What is the Magnus effect?
 They see me spinnin', they hatin'.

### Spinning Cylinders

In 1930, Plymouth A A 2004 flettner airplane used a bunch of spinning cylinders (flettner rotors) to achieve flight. This puts forth the question: CAN SPINNING CYLINDERS FLY?

By the Magnus effect, that is a possibility.

### Magnus Effect

Almost a hundred years before this flettner aircraft took flight, in 1852, Heinrich Gustav Magnus was working on projectiles from firearms. The bullets seemed to take a deflected path rather than the destined path. Pissed off, he grabbed the bullet by the collar and asked it what the hell it was doing. “It’s the pressure difference man! Look I’ve got a family to feed ” said the bullet. Thus he proposed the Magnus effect. True story.

Fast forward to the 20th century, there came a revolutionary theorem barging into the abode of aerodynamics and that was the Kutta Jowkowski theorem. Kutta and Jowkowski sat together and whipped up some dank mathematics to prove our man Magnus’s effect.
As opposed to going into the mathematics of the Magnus effect, and analytically proving its existence, we’ll look into the physics of it and see what sort of sorcery it is.
 Spinning cylinder
Suppose a cylinder is spinning in the clockwise direction. There’s going to be attached flow right above and below the cylinder creating a boundary layer. (layer where friction effects are felt). After this attached flow, there’s going to be flow separation in the aft of the cylinder (One could say after but Aircraft Nerds like cool words). This flow separation creates low pressure vortices. (The physics behind this attachment and separation has been elaborated in the article on Coanda effect linked below) Let’s step outside the boundary layer for a bit and examine the velocity above the cylinder. It’s going to be higher than the velocity below the cylinder. Why? Because it spins. Any spinning object rotates about it's axis by an angular velocity. This angular velocity is induced by the velocity acting tangent to the circle at every point. Over the top of the cylinder, this clockwise spin or rotation creates a tangential component of velocity which is added to the free stream velocity (velocity of the flow V which is a constant at a distance from the cylinder) creating a velocity Vtop. Why is it added? because the flow velocity and the spin velocity are in the same direction. And in the bottom of the cylinder the velocity is reduced from the free stream velocity (V) creating a lower velocity Vbottom. Why is it subtracted? Because the flow velocity and the spin velocity are acting in opposite directions. So the velocity over the top is greater than the velocity below.

 Tangential velocity over top > Tangential velocity below

Bernoulli: “That makes the pressure over the top lesser than the pressure below the cylinder!”

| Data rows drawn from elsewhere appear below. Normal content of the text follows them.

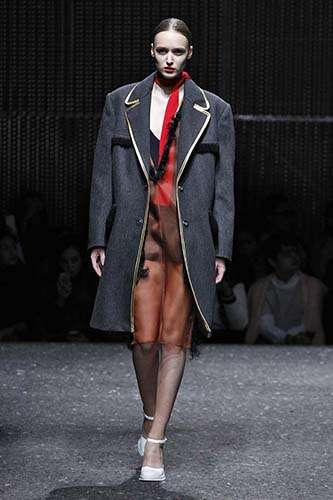 Gender-Diverging Fashion Collections - The Prada Fall 2014 Collection Contrasts Gendered Garments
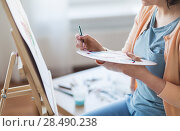 Купить «artist with palette and brush painting at studio», фото № 28490238, снято 1 июня 2017 г. (c) Syda Productions / Фотобанк Лори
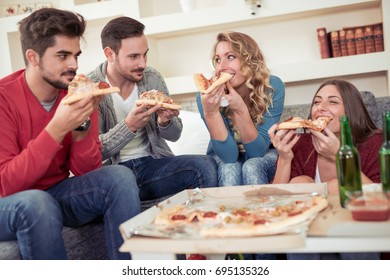 Group of young friends eating pizza in home interior.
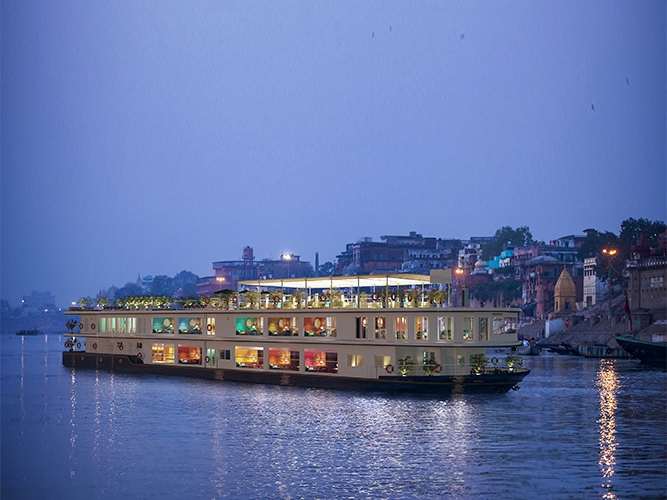 Ganga Vilas - To be launched in 2020, Ganga Vilas will be the new luxury river cruise vessel with 18 suites and superlative facilities. It blends heritage and modern amenities with minimalist designs, and redefines the boutique experience on water. Its 40-seat restaurant, located on the Main Deck, serves Continental and Indian delicacies. The al fresco ambience of the Upper Deck features a bar where you can simply lounge with your friends or enjoy your favourite drink. There is also an area with comfortable deck chairs to sunbathe and a well-appointed spa with professional therapists.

What he said. So as mentioned in the linked article on Coanda effect, flow moves from high pressure to low pressure. This difference in pressure creates a force which pushes the flow in that direction. In our spinning cylinder, there’s high pressure below the cylinder and so the force acts upwards. This upward force is, drumroll, please…
Lift.
Or Magnus force.
Now look at the aircraft again, see those spinning cylinders separated by discs? They're flettner rotors. These flettner rotors take advantage of the Magnus effect to generate lift.
Random cricket fanboy: Curiouser and Curiouser..
what?
 Topspin on a cricket ball
Random cricket fanboy: This sounds an awful lot like topspin and backspin in cricket.
Right you are random fanboy, right you are.The Magnus effect explains the deviations of spinning balls in ball sports like golf, tennis, baseball and ofcourse cricket. In top spin the ball goes down because the Magnus force acts downwards. In backspin the ball rises.

Now you know how to throw a killer serve with physics.